(RxWiki News) The United States's Ebola readiness just got a boost. Now, 35 hospitals across the country are equipped to treat patients with Ebola. And more hospitals are expected to be ready in the coming weeks.
The US Department of Health and Human Services (HHS) announced Tuesday that 35 US hospitals are now equipped to treat people who may become infected with Ebola while traveling in West Africa — an area currently stricken with the largest Ebola outbreak in history.
Health officials said the new US Ebola treatment centers are part of an ongoing effort to prepare the US to treat Ebola patients.
"We continue our efforts to strengthen domestic preparedness and hospital readiness," said Sylvia M. Burwell, HHS secretary, in a press release. "I am pleased to announce that 35 hospitals have been designated by state health officials as Ebola treatment centers that are prepared, trained, and ready to provide care for a patient with Ebola."
These treatment centers have received the staff, training and equipment needed to treat Ebola patients — an effort led by the Centers for Disease Control and Prevention (CDC).
These Ebola-ready centers are spread across 13 states and districts.
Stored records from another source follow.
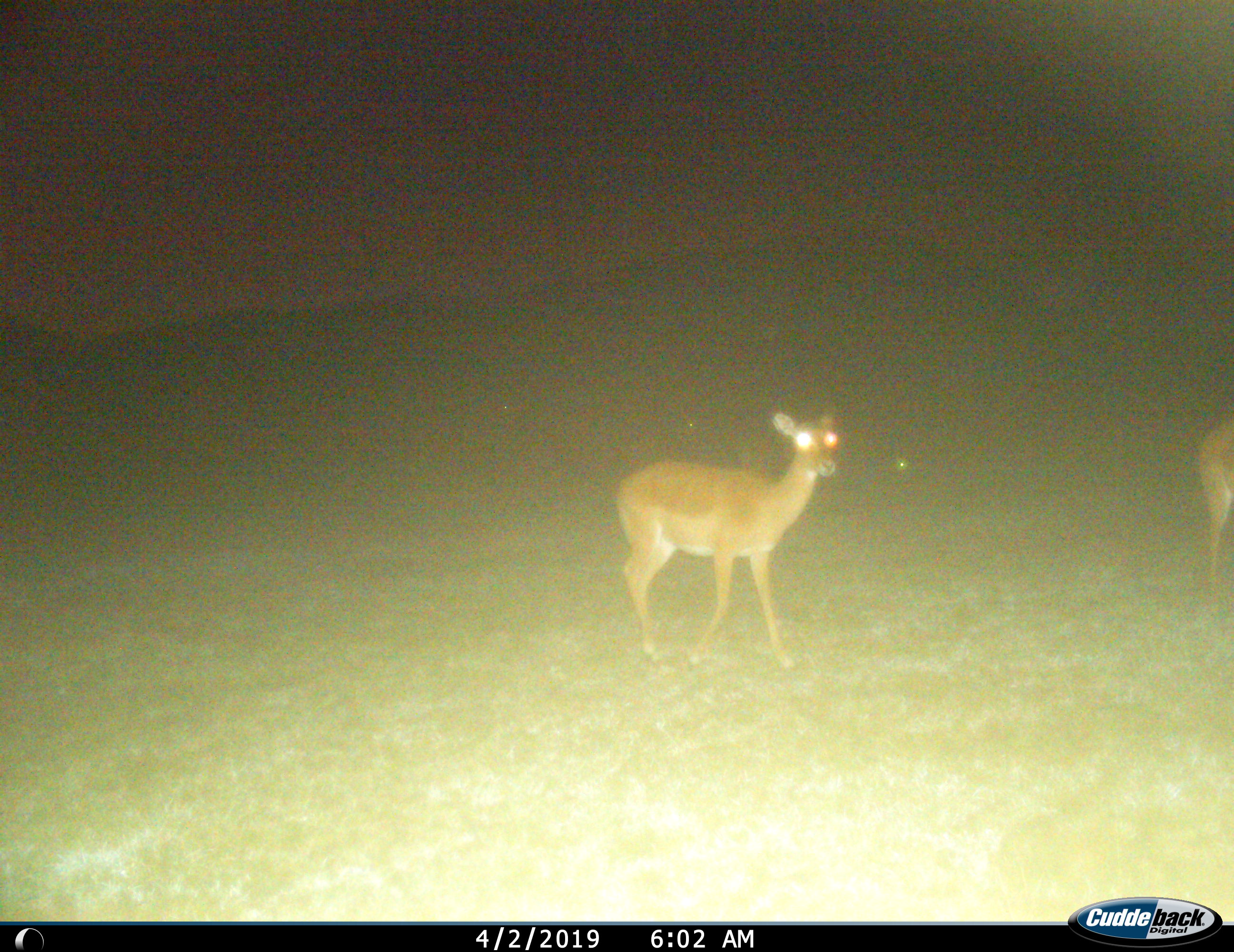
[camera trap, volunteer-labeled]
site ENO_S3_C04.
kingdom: Animalia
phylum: Chordata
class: Mammalia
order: Artiodactyla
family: Bovidae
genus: Aepyceros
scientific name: Aepyceros melampus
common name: impala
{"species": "impala (Aepyceros melampus)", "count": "2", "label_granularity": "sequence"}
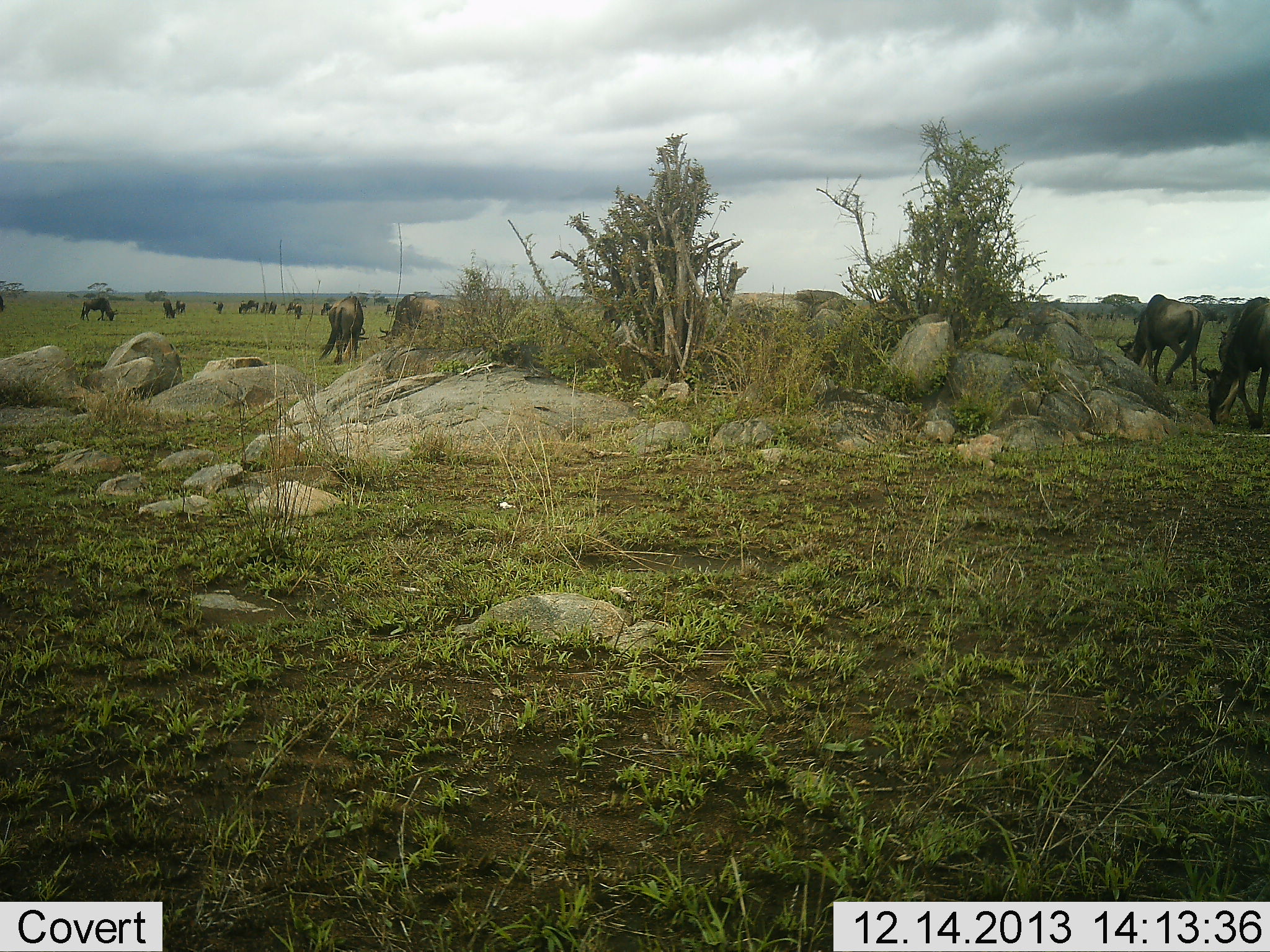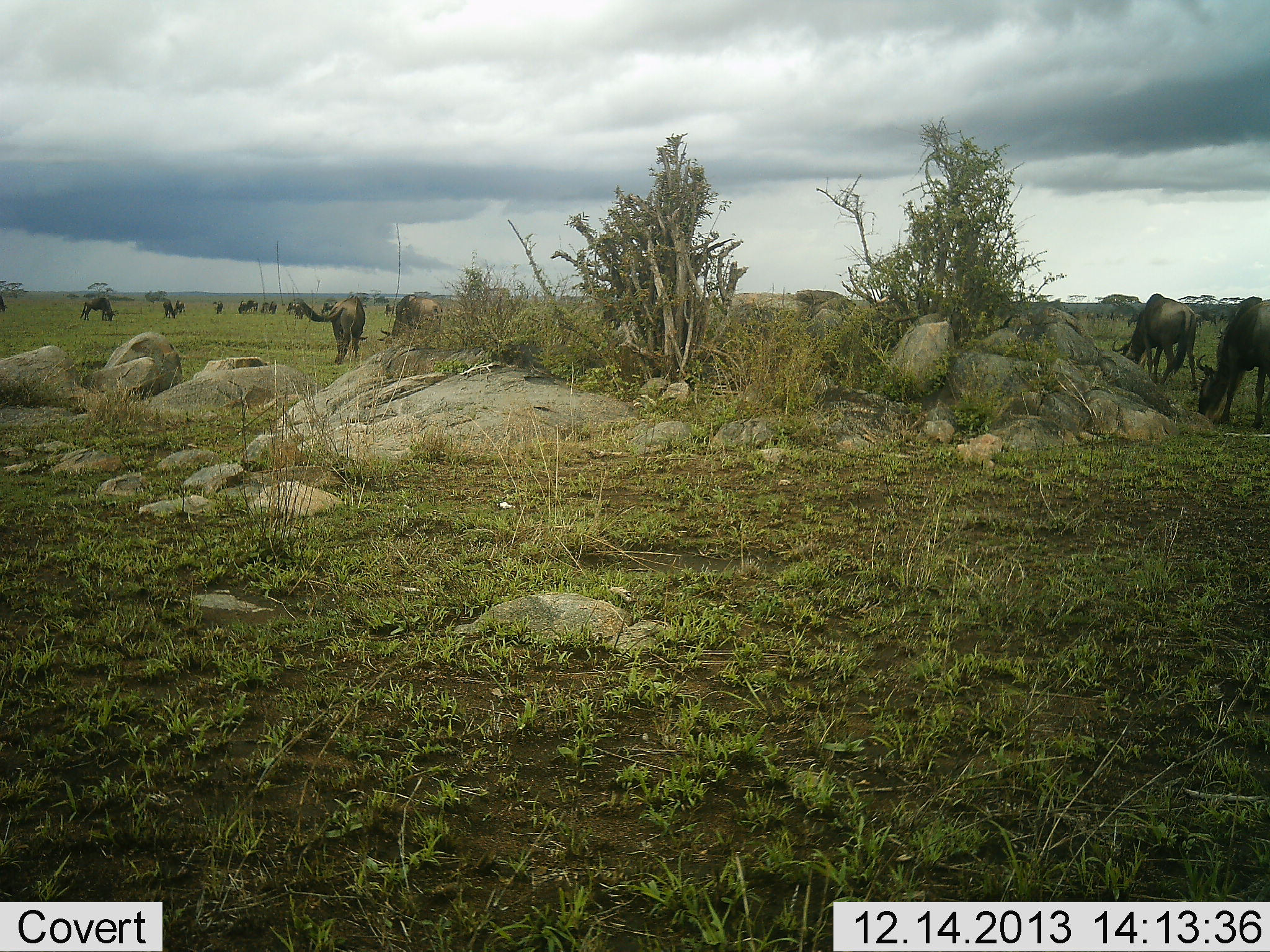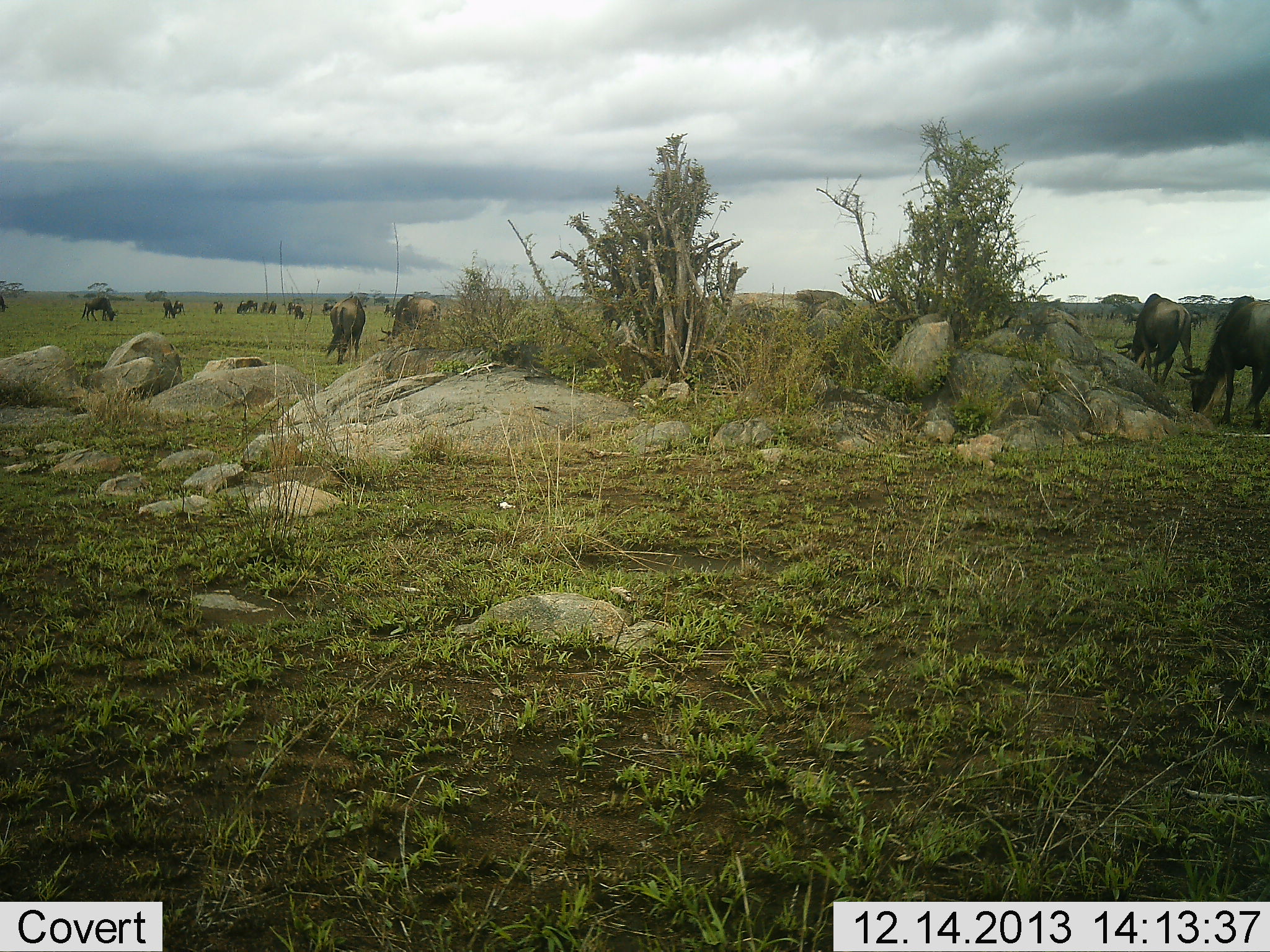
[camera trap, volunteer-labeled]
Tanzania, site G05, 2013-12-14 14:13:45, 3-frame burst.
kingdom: Animalia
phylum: Chordata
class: Mammalia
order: Artiodactyla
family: Bovidae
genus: Connochaetes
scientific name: Connochaetes taurinus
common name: blue wildebeest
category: wildebeest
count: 11-50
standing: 40%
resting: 0%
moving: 30%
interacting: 0%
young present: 0%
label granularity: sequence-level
Those include California, Georgia, Illinois, Maryland, Minnesota, Nebraska, New York, New Jersey, Pennsylvania, Texas, Virginia, Wisconsin and Washington, DC.
According to an HHS press release, more than 80 percent of people who return to the US from Ebola-stricken countries — Liberia, Guinea and Sierra Leone, in particular — live within 200 miles of a US Ebola treatment center. Health workers contact those people every day for 21 days after they arrive in the US. The incubation period for Ebola is 21 days. That means that patients who might have been exposed to the virus were likely not infected if they don't show symptoms within 21 days.
Symptoms of Ebola virus disease include high fever, nausea, vomiting and unexplained bleeding. Patients can only transfer the virus when they are showing symptoms. Even then, the virus can only be spread through infected bodily fluids.
CDC Director Tom R. Frieden, MD, MPH, said equipping hospitals to treat Ebola is part of a large effort to increase readiness in the US.
"As long as Ebola is spreading in West Africa, we must prepare for the possibility of additional cases in the United States,” Dr. Frieden said. "We are implementing and constantly strengthening multiple levels of protection, including increasing the number of hospitals that have the training and capabilities to manage the complex care of an Ebola patient. These hospitals have worked hard to rigorously assess their capabilities and train their staff."